A profissionalização da imprensa escrita deu-se apenas no princípio do século XX. A publicação, em 1912, do Jornal de Benguela e, mais tarde, a 16 de Agosto de 1923, do jornal A Província de Angola, inaugurou este período mediático profissional e industrial. Encabeçaram este empreendimento Manuel de Mesquita e Adolfo Pina, respectivamente.
Apenas no segundo trimestre de 1957 se iniciou a produção de um jornal de actualidades na colónia (Carvalho & Silva, 2007). Até ao declinar do período colonial contavam-se dezenas de periódicos, alguns dos quais especializados) entre diários, semanários, bissemanários e trissemanários, em distintos pontos do território.

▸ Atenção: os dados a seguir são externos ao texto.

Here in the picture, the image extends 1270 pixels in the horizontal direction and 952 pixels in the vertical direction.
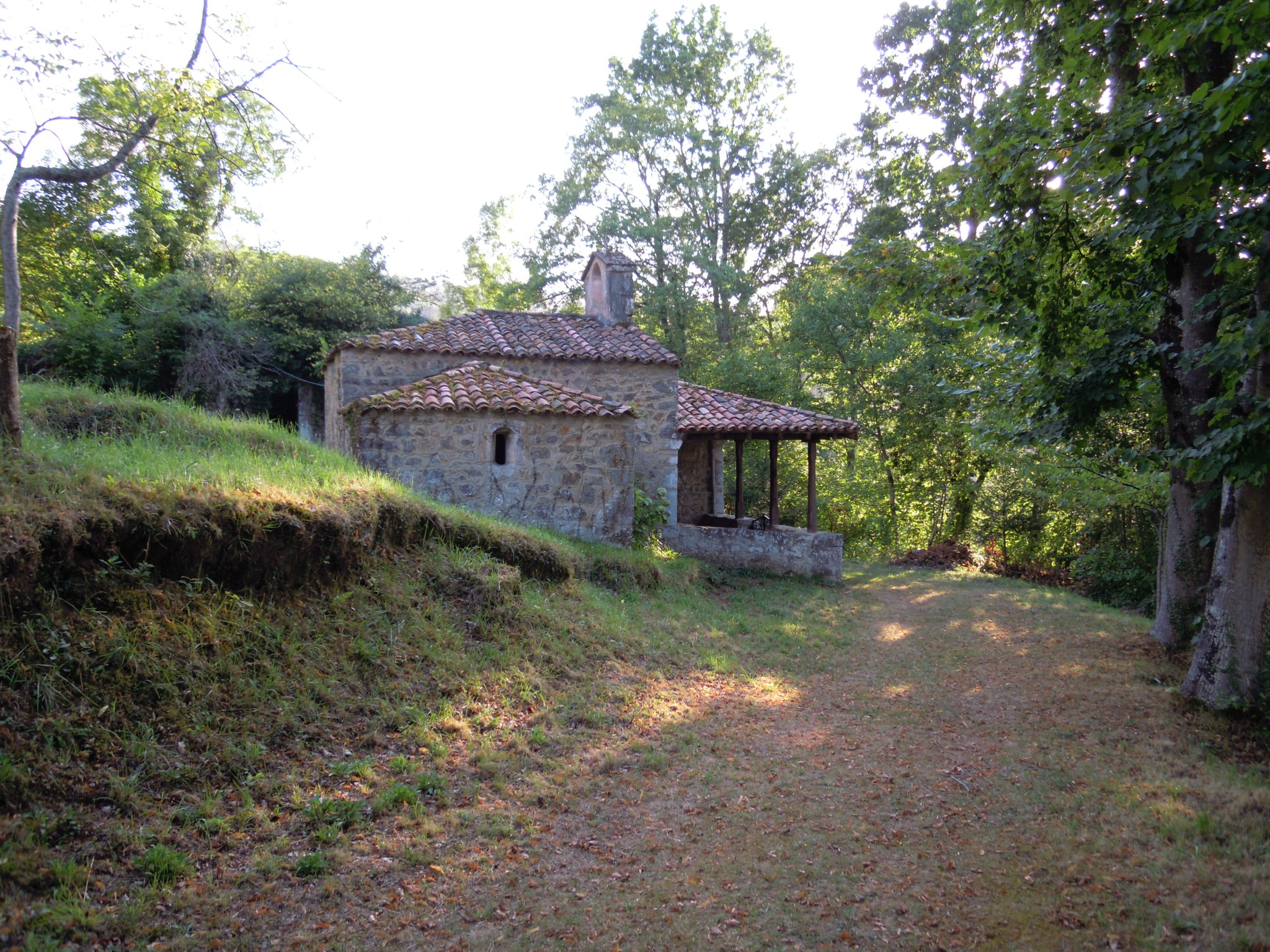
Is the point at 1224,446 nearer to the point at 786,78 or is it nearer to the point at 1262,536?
the point at 1262,536

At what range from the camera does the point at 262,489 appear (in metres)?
5.65

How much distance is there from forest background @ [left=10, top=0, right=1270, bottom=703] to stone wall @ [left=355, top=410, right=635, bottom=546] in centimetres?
404

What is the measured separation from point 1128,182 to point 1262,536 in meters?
3.08

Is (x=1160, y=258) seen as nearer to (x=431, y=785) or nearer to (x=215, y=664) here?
(x=431, y=785)

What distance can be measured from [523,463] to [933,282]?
6.01 m

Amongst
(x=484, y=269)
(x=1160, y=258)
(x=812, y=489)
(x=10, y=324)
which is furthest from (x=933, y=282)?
(x=484, y=269)

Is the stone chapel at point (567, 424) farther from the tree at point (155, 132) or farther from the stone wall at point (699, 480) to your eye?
the tree at point (155, 132)

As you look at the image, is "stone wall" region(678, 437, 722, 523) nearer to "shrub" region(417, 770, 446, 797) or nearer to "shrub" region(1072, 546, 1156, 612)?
"shrub" region(1072, 546, 1156, 612)

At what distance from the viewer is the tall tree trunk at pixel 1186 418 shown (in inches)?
269

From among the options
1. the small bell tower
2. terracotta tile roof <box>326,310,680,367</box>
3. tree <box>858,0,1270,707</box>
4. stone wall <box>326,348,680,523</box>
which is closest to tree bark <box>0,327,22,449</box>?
terracotta tile roof <box>326,310,680,367</box>

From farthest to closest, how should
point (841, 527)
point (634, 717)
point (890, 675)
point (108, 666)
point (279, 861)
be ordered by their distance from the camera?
point (841, 527), point (890, 675), point (634, 717), point (108, 666), point (279, 861)

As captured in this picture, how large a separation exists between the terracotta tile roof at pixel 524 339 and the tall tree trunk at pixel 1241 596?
29.0ft

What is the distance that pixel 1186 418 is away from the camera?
23.2ft

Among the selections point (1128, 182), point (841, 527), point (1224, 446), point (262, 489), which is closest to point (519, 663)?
point (262, 489)
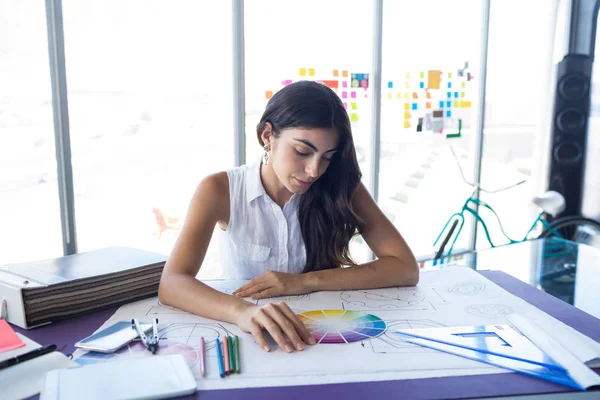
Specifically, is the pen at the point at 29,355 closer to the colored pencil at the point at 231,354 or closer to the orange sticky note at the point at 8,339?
the orange sticky note at the point at 8,339

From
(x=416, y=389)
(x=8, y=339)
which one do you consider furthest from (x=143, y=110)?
(x=416, y=389)

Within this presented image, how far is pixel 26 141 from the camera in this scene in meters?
2.28

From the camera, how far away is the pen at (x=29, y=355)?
31.6 inches

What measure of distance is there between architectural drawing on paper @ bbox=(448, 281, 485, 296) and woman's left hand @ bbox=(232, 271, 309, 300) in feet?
1.15

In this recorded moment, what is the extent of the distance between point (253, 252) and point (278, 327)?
0.62m

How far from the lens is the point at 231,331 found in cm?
96

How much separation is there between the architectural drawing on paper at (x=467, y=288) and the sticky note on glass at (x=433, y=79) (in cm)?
265

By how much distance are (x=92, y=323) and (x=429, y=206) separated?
3.35 m

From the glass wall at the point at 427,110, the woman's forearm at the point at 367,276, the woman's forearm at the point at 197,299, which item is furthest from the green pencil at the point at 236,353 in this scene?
the glass wall at the point at 427,110

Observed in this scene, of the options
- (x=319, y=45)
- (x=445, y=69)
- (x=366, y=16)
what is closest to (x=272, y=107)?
(x=319, y=45)

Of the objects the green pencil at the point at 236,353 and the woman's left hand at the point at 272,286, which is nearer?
the green pencil at the point at 236,353

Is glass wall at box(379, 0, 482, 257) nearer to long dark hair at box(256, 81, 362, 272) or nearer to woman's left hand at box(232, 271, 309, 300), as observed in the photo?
long dark hair at box(256, 81, 362, 272)

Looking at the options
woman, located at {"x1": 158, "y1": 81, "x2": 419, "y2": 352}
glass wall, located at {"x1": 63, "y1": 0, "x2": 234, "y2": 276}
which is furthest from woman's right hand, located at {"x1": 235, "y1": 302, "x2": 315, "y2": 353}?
glass wall, located at {"x1": 63, "y1": 0, "x2": 234, "y2": 276}

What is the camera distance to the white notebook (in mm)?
705
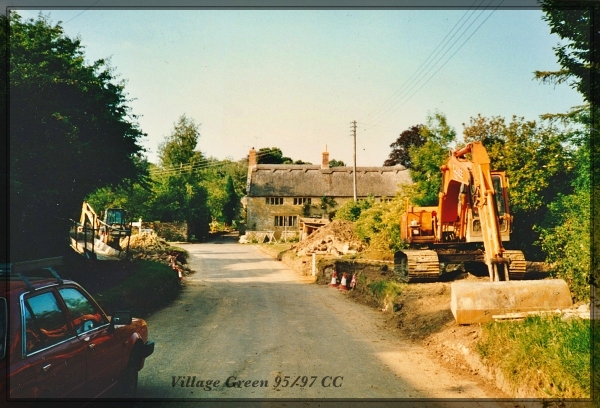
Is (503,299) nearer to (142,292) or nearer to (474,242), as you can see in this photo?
(474,242)

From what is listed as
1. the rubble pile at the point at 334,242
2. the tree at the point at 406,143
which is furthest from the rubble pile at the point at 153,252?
the tree at the point at 406,143

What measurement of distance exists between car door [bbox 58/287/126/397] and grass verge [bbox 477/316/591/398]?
5.17m

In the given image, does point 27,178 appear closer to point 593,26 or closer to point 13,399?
point 13,399

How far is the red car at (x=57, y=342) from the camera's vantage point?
4.35 meters

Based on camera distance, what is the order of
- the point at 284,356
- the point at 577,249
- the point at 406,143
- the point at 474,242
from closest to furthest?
1. the point at 284,356
2. the point at 577,249
3. the point at 474,242
4. the point at 406,143

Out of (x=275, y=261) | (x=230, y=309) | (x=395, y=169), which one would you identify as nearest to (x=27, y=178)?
(x=230, y=309)

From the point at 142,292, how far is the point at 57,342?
34.4 ft

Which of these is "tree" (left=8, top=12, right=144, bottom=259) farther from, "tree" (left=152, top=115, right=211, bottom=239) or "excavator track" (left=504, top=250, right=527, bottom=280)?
"tree" (left=152, top=115, right=211, bottom=239)

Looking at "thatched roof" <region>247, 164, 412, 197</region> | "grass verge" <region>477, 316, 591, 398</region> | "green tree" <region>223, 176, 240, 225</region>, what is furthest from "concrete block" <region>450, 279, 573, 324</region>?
"green tree" <region>223, 176, 240, 225</region>

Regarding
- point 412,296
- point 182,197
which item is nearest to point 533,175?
point 412,296

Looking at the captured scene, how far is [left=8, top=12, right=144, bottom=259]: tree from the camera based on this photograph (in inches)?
458

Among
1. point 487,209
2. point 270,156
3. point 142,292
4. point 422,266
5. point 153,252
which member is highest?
point 270,156

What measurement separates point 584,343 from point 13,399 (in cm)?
646

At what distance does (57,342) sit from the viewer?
4973mm
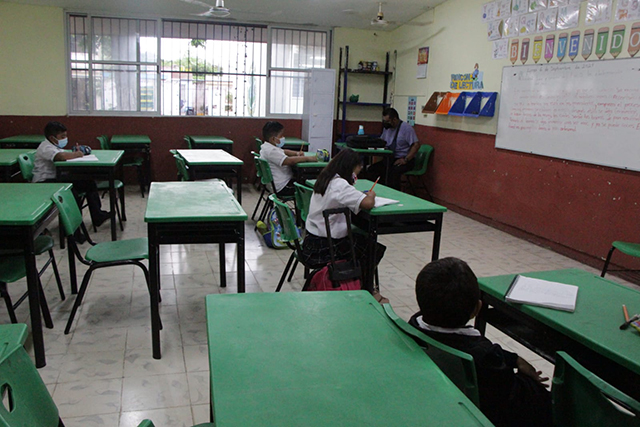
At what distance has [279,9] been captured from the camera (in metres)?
6.91

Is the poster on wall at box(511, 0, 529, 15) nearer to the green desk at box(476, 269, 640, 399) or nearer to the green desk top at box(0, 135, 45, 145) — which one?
the green desk at box(476, 269, 640, 399)

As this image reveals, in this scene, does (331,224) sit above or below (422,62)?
below

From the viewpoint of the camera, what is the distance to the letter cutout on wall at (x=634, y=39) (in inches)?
154

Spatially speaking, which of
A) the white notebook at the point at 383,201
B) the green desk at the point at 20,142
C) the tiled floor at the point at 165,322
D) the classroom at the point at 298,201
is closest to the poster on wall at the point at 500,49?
the classroom at the point at 298,201

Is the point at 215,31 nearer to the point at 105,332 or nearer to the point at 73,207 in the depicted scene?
the point at 73,207

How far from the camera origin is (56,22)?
7.05 metres

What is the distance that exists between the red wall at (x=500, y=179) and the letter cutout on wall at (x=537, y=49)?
96cm

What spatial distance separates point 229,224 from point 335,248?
71 cm

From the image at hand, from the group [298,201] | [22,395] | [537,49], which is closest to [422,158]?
[537,49]

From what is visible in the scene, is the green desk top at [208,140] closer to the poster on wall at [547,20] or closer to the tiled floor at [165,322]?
the tiled floor at [165,322]

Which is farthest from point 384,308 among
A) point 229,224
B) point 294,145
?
point 294,145

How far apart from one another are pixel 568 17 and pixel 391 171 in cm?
288

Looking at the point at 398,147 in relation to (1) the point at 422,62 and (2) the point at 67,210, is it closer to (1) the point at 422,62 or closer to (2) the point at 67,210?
(1) the point at 422,62

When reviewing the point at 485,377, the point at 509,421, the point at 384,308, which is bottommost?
the point at 509,421
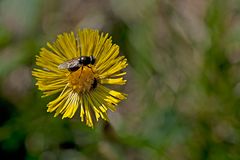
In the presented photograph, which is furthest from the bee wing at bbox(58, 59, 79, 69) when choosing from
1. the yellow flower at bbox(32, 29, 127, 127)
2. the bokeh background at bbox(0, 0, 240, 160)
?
the bokeh background at bbox(0, 0, 240, 160)

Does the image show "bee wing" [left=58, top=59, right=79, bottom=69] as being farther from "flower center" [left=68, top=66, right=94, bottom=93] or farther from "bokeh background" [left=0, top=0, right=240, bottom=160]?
"bokeh background" [left=0, top=0, right=240, bottom=160]

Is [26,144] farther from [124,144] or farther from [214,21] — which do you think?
[214,21]

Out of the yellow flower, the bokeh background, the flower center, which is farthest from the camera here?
the bokeh background

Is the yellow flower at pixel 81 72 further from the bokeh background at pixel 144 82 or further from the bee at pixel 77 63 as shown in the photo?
the bokeh background at pixel 144 82

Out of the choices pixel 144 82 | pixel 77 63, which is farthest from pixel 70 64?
pixel 144 82

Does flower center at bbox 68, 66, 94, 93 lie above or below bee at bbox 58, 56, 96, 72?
below

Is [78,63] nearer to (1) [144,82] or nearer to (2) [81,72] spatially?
(2) [81,72]

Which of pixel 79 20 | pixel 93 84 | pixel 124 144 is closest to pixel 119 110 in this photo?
pixel 124 144

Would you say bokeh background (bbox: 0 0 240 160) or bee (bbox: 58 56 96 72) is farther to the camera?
bokeh background (bbox: 0 0 240 160)
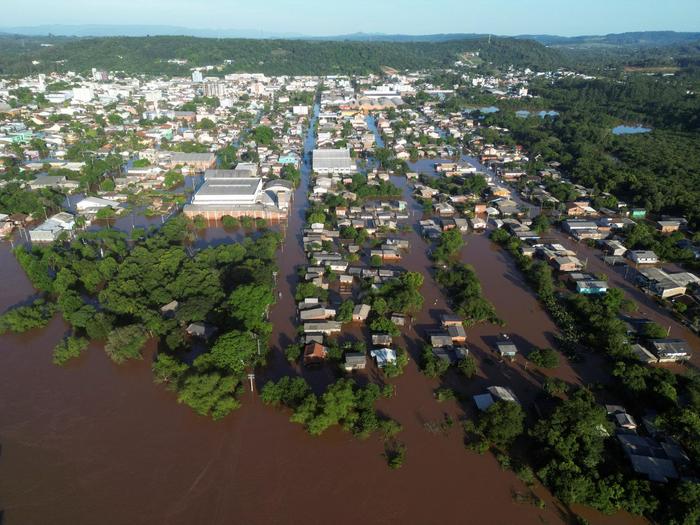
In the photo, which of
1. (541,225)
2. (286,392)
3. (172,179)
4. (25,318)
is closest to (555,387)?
(286,392)

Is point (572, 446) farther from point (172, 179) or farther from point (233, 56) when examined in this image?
point (233, 56)

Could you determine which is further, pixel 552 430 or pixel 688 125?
pixel 688 125

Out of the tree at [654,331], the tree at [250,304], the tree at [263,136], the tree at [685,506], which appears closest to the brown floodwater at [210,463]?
the tree at [250,304]

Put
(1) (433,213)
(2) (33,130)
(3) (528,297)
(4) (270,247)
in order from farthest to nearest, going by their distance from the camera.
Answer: (2) (33,130)
(1) (433,213)
(4) (270,247)
(3) (528,297)

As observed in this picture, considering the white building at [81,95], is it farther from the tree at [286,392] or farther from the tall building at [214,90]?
the tree at [286,392]

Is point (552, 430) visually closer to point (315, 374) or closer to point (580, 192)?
point (315, 374)

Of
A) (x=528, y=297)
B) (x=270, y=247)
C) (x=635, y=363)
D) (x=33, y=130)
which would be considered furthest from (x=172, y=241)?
(x=33, y=130)
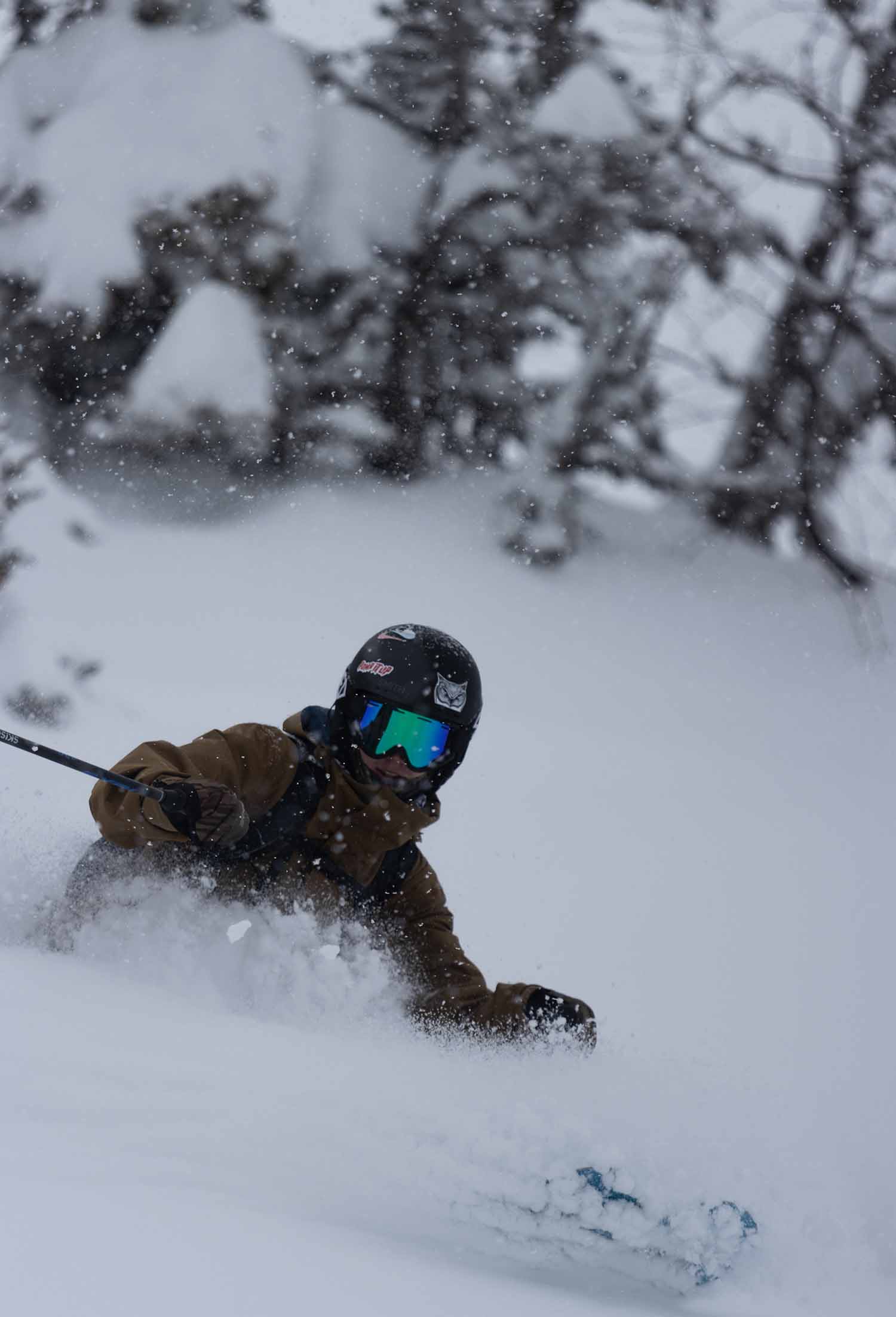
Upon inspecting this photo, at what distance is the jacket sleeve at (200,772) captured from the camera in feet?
9.97

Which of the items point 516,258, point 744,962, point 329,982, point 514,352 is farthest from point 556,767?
point 329,982

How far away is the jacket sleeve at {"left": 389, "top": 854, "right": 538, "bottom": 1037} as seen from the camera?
3566 mm

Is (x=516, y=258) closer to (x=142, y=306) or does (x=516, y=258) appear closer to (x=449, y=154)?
(x=449, y=154)

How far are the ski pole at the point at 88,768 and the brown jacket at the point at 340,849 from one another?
0.12 meters

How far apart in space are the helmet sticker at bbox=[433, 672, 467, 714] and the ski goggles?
0.06 m

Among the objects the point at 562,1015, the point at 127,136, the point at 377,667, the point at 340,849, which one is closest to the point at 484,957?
the point at 562,1015

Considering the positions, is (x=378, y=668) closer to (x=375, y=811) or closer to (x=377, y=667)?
(x=377, y=667)

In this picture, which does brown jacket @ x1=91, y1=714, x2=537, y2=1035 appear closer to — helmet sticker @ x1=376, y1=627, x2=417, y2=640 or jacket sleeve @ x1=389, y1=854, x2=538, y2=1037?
jacket sleeve @ x1=389, y1=854, x2=538, y2=1037

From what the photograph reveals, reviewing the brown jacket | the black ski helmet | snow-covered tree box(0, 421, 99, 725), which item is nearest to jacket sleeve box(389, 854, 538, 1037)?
the brown jacket

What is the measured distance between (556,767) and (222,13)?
21.2 feet

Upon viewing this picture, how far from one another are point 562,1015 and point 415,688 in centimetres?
102

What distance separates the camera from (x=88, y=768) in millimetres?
2914

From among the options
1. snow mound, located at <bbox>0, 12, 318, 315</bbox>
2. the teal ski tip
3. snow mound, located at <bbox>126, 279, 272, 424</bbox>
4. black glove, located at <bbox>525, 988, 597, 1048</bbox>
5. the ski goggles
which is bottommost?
the teal ski tip

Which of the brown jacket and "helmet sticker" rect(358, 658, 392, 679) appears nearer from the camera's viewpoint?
the brown jacket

Entre os títulos relevantes destacam-se "O Comércio de Angola, A Pátria, Comércio de Benguela, Diário de Luanda, Kuanza-Sul, O Lobito, Notícias de Luanda, O Comércio, Angolana, Desportine, Angola Desportiva, O Estudante, O Standarte, Cultura, Mensagem, O Apostolado, O Planalto, Notícias da Huíla, A Tribuna, Jornal da Criança, Notícias do Bié, A Voz do Empregado, as revistas Notícia, Arte & Cultura, Noite & Dia, Miau, Prisma, Semana Ilustrada, Revista de Angola, Trópico, Actualidade Económica, etc." (Vunge, 2006:27).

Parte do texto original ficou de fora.